A year later, Riya marries her childhood friend Rohan and settles in London, where Rohan has a big business. Finding Delhi unbearable on the grounds of losing Riya, Madhav decides to settle in his hometown Dumraon and helps his mother, Rani Sahiba, who runs her school. Seeing the condition of the school – no proper classes or toilets – Madhav decides to meet local MLA Ojha for financial help, but the MLA refuses to help. An opportunity comes when Ojha informs Madhav about Bill Gates' visit to some schools in Bihar. Madhav tries his best to convince Gates to fund his school, but to do so he has to prepare a speech, in English.

In the course of his struggle, he comes across Riya, who is now a divorcee.

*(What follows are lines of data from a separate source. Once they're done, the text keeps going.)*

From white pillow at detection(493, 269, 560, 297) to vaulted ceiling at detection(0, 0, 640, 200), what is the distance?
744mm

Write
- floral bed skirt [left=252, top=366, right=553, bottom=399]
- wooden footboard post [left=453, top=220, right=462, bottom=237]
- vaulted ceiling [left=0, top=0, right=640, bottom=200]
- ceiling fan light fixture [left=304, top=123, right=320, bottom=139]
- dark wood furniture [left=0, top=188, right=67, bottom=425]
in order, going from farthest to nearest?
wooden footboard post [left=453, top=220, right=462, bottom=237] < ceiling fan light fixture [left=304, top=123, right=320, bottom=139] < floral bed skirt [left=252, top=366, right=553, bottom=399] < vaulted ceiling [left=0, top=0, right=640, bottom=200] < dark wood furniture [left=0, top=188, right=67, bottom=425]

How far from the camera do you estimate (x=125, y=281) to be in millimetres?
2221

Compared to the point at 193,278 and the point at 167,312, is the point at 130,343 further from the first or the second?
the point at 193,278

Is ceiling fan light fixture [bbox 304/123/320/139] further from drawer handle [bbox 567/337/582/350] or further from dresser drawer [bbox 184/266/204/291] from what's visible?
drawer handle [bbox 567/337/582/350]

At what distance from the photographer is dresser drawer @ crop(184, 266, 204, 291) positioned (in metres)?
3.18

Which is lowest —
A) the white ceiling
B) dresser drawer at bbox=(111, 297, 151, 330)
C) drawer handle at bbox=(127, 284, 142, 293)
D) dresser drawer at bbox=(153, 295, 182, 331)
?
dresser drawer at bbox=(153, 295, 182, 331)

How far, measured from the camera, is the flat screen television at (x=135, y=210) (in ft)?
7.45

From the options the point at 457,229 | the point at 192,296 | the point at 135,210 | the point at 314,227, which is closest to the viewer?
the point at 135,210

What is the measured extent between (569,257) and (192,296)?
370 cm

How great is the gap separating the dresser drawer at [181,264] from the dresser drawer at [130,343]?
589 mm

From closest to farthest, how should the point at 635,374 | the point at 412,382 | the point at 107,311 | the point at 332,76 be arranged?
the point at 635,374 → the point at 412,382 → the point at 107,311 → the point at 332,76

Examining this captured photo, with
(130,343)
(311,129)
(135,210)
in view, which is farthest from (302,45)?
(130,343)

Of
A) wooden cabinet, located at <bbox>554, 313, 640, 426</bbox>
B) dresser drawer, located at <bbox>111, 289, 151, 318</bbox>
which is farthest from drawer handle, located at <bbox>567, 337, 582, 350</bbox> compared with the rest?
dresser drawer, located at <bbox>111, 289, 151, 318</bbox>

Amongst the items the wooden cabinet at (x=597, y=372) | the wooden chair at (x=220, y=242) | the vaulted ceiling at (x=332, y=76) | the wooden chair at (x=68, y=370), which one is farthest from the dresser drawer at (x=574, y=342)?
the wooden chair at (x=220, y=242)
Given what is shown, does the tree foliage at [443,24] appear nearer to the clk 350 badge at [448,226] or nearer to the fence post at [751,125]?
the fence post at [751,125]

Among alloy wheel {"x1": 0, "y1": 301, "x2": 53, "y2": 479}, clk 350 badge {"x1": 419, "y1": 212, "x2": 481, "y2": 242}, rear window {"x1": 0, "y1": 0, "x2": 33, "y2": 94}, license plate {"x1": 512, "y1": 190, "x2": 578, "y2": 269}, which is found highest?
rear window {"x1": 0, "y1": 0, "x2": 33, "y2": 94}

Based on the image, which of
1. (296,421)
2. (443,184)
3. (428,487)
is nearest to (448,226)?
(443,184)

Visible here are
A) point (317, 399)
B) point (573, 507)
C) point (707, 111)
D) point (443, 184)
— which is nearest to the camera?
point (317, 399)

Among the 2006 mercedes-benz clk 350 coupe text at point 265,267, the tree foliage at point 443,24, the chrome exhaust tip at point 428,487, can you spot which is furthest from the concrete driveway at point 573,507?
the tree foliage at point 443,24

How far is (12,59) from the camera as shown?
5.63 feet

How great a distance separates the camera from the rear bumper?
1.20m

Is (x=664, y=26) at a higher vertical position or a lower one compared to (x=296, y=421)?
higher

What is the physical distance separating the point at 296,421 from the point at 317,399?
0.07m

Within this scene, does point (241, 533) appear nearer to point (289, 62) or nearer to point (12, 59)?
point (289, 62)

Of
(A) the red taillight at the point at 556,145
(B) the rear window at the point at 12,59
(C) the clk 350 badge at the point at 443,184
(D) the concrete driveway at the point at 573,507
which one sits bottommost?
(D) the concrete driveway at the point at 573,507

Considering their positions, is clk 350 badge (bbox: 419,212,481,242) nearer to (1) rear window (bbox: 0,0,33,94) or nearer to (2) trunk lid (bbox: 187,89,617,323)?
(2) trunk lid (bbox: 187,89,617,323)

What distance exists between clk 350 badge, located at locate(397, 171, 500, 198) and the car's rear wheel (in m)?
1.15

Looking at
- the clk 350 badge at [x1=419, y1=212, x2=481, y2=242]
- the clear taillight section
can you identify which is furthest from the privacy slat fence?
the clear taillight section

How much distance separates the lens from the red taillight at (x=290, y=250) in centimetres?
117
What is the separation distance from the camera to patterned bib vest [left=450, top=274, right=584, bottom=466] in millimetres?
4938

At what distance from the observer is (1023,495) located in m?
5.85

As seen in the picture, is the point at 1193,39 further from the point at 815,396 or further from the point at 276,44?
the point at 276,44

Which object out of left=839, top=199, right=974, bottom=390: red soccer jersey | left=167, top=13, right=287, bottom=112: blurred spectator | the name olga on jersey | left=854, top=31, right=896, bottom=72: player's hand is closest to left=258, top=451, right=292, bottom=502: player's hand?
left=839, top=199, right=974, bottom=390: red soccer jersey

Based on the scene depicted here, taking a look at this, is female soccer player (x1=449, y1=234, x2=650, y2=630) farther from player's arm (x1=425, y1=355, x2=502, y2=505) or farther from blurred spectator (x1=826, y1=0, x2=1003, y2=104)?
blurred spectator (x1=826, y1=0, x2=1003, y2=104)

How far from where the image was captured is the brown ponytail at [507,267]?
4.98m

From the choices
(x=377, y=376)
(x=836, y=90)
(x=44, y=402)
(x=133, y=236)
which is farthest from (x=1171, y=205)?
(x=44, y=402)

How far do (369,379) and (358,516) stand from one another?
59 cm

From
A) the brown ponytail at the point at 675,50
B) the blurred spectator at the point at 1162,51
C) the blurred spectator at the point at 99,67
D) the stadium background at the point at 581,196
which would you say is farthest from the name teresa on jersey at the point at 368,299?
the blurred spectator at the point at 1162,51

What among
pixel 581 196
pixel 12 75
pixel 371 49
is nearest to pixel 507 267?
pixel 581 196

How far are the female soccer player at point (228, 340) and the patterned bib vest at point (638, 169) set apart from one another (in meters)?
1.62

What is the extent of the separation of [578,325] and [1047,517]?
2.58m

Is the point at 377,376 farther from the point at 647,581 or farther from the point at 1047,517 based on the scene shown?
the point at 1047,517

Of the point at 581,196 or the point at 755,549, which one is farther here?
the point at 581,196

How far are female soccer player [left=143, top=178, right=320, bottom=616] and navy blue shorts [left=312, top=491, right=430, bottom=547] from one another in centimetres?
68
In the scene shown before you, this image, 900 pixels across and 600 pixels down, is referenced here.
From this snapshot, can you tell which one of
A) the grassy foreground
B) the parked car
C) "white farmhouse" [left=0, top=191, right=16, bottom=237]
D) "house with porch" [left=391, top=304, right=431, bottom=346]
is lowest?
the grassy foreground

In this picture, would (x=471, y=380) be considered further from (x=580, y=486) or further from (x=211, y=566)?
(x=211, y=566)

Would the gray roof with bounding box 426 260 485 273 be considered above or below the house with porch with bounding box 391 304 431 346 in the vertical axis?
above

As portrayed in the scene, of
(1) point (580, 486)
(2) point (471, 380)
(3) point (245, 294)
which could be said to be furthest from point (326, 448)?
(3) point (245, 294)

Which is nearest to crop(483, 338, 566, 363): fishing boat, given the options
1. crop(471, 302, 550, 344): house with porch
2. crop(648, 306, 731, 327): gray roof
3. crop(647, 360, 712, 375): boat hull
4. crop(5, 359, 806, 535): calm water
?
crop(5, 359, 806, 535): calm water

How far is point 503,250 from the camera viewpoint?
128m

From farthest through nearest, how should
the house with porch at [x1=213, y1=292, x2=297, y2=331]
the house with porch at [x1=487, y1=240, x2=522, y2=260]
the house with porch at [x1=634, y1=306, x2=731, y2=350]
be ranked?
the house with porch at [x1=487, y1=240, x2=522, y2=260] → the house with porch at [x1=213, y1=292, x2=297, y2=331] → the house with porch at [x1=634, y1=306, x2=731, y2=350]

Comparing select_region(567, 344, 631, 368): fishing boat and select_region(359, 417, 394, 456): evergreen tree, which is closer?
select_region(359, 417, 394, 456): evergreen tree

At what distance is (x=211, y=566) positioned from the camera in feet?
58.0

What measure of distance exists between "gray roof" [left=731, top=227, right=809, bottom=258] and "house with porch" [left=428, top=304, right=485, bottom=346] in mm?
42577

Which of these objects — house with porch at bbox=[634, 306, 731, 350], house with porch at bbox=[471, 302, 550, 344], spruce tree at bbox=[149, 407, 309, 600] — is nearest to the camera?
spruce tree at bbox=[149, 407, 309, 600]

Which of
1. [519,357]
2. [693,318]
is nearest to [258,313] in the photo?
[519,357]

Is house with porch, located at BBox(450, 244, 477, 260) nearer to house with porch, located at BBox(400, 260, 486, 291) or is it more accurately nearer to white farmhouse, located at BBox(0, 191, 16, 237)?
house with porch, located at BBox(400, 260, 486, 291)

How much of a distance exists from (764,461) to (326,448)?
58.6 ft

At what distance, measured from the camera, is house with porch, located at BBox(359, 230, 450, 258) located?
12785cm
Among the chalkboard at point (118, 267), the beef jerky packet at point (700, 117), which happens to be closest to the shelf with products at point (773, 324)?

Riya helps him prepare the speech. The two are successful in their fundraising, but after the speech, Riya leaves a letter for him which states that she is in the last stage of lung cancer and has only 3 months left to survive. Riya's letter confesses her love for Madhav even though she doesn't have much time left. When Madhav attempts to track her down, he finds that she has cut all ties in India and has disappeared.

After three years, it is revealed from Riya's journals that she is alive and that she had faked her cancer. Madhav goes search of her in New York. After three months of extensively searching, he finds her at Cafe Wha, and the two reconcile and finally begin their relationship.

The book ends with the author visiting the rural school in Dumraon, three and a half years later, and seeing that both Madhav and Riya are successfully running the school, and have a son, Shyam.

==Main characters==
- Madhav Jha, a guy from Bihar
- Riya Somani, a sindhirich girl from Delhi
- Rani Sahiba, Madhav's mother
- Shailesh, Madhav's college friend
- Rohan Chandak, Riya's ex-husband and childhood friend
- Chetan Bhagat, as himself
- MLA Ojha, from Bihar
- Erica, a bar singer in New York
- Samantha Myers, from the Bill Gates Foundation
- Shyam, Madhav's son
- Ghanshyam Ashu, Madhav's friend from Darbhanga Bihar
- Bill Gates, as himself

==Reception==
Rituparna Chatterjee of CNN-IBN called it a "massively disappointing book written exclusively for another Bollywood sobfest". Pranav Joshi of Daily News and Analysis called it "old wine in new glass" with a rehashed storyline that promotes negative stereotypes.

==Adaptation==

The film rights to the novel were sold before it was published. A Bollywood film adaptation directed by Mohit Suri and produced by Ekta Kapoor and Bhagat. It stars Arjun Kapoor and Shraddha Kapoor. It is the first film produced by Bhagat.

Initially the film based on the novel starred Kriti Sanon who inaugurated the book, but was replaced by Shraddha Kapoor. The film released on 19 May 2017.